Idea Development and Brainstorming
AI tools may assist in generating preliminary ideas, identifying discussion points, or organizing conceptual frameworks.
Research Support and Data Processing
AI technologies may be utilized to support data processing, coding assistance, legal text analysis, visualization, or other technical functions, provided that the methodology is fully disclosed and the results are independently verified by the authors.
Literature Organization and Summarization
AI may assist in organizing or summarizing scholarly literature. Nevertheless, authors remain responsible for consulting original sources, verifying interpretations, and ensuring accurate citation practices.
4. Prohibited Uses of GenAI
The following practices are strictly prohibited:
Fabrication or Falsification
Authors must not use AI technologies to create fabricated research findings, false legal arguments, fictitious data, manipulated evidence, or non-existent references.
Plagiarism and Misappropriation
AI-generated content must not be presented as entirely original scholarly work without appropriate disclosure and verification. Authors remain responsible for ensuring compliance with plagiarism and copyright standards.
Replacement of Scholarly Judgment
AI technologies may not substitute for the intellectual functions of legal research, including legal reasoning, statutory interpretation, doctrinal analysis, policy evaluation, development of original arguments, or formulation of scholarly conclusions.
Breach of Confidentiality
Editors, reviewers, and editorial staff must not upload confidential manuscripts, peer-review reports, or unpublished research materials into publicly accessible AI systems.
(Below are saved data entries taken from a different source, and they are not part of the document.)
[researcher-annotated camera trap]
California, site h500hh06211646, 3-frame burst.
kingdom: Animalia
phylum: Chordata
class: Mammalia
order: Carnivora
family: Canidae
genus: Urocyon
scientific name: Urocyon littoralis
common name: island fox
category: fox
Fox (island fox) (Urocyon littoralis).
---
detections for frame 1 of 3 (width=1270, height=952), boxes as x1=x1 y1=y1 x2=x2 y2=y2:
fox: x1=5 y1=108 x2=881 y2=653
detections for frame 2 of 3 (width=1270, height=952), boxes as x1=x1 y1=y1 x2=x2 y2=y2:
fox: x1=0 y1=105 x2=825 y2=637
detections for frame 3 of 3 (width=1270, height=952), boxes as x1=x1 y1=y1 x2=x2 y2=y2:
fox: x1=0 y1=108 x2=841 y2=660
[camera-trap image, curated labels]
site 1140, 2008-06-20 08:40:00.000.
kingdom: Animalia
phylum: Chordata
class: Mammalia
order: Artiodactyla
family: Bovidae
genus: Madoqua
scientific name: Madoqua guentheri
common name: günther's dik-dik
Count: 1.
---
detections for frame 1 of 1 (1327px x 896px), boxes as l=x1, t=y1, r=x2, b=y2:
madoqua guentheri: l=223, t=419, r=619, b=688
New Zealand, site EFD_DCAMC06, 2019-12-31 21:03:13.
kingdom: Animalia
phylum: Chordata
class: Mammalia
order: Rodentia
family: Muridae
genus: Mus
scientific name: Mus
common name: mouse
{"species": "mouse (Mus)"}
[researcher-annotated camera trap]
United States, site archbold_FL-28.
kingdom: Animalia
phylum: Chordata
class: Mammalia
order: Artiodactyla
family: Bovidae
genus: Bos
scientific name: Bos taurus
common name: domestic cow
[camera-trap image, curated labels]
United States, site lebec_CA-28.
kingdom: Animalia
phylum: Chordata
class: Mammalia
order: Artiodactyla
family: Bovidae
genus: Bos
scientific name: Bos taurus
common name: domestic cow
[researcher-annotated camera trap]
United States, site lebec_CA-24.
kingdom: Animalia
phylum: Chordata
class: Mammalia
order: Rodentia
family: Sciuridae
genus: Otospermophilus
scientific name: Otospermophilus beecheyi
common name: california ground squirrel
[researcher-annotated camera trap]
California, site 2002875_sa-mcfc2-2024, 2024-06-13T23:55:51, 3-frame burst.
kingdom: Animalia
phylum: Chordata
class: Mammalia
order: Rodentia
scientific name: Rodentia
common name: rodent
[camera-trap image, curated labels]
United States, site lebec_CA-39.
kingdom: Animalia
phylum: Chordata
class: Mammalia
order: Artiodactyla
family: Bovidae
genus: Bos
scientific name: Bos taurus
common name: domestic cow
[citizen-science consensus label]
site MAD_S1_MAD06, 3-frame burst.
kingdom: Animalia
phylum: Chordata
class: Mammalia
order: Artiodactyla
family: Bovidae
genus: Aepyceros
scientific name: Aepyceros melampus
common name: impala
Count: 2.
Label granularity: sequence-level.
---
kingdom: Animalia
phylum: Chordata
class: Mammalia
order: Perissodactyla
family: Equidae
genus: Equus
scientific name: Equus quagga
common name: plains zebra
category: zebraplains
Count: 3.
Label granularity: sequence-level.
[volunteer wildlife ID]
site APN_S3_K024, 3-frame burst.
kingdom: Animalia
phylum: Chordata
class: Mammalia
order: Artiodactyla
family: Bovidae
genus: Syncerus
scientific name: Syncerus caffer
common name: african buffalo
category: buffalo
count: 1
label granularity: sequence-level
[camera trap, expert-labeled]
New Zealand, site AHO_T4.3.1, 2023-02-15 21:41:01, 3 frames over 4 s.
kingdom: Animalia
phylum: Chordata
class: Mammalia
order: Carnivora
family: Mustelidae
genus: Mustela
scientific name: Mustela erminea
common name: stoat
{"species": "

Such conduct may compromise confidentiality, privacy, intellectual property rights, and the integrity of the peer-review process.
Misrepresentation of Research
The use of AI technologies to distort, conceal, manipulate, or misrepresent research methods, findings, legal authorities, or conclusions constitutes a serious violation of publication ethics.
5. Responsibilities of Editors and Reviewers
Editors and reviewers are expected to exercise professional judgment when evaluating manuscripts that disclose the use of AI technologies.
The Journal reserves the right to request additional information regarding the nature and extent of AI involvement, including clarification concerning verification procedures undertaken by the authors.
Where concerns arise regarding the inappropriate use of AI, the Editorial Board may initiate further ethical review procedures in accordance with the Journal’s publication ethics policies.
6. Consequences of Non-Compliance
Failure to comply with this policy may constitute a breach of publication ethics and may result in one or more of the following actions:
- Rejection of the manuscript during editorial assessment or peer review;
- Withdrawal of an accepted manuscript;
- Retraction of a published article;
- Temporary or permanent restriction on future submissions;
- Notification to the author's institution, funding body, or relevant ethics authority when appropriate.
7. Policy Review
Given the rapid development of artificial intelligence technologies, State Law Review: Jurnal Hukum Negara dan Pemerintahan reserves the right to revise and update this policy periodically. Authors, reviewers, and editors are encouraged to consult the latest version of this policy before engaging in manuscript preparation, submission, review, or publication activities.
This policy shall be interpreted consistently with the Journal’s Publication Ethics Statement, international publication ethics standards, and applicable principles of academic integrity.